Telecomunicazioni e comunicazione
due pilastri della prima guerra mondiale
di Irene Prunai
Le telecomunicazioni
Gli anni della prima guerra mondiale videro una rapida accelerazione del
progresso tecnologico della storia. Se confrontiamo la grande guerra con il
secondo conflitto mondiale è inevitabile notare come in questo secondo periodo,
tolta la bomba atomica, le invenzioni tecnologiche hanno subito uno sviluppo
molto più lento.

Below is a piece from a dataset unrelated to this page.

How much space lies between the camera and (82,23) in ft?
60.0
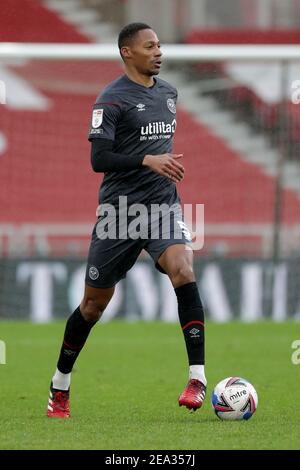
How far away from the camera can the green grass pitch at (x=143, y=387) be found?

Nel periodo che va dal 1939 al 1945 l’organizzazione delle
unità militari, l’equipaggiamento a disposizione, gli armamenti e i sistemi di
comunicazione non ebbero grossi cambiamenti. Se prendiamo invece un fante
tedesco, francese o britannico del 1918 e lo confrontiamo con il fante che solo
quattro anni prima era stato spedito in trincea vediamo una differenza abissale.
Il nostro fante ora ha come arma principale una mitragliatrice leggera e fa
affidamento sull’aviazione, in principio usata solo per la ricognizione, come
appoggio tattico. Inoltre si è messo in testa un elmetto d’acciaio e l’uso della
maschera antigas è diventato ormai routine. Sulla questione delle maschere
antigas, per amor di cronaca, è giusto ricordare che i fanti italiani spesso
usavano degli stracci imbevuti della propria urina, ma questo fa parte di un
altro capitolo che non vogliamo aprire adesso.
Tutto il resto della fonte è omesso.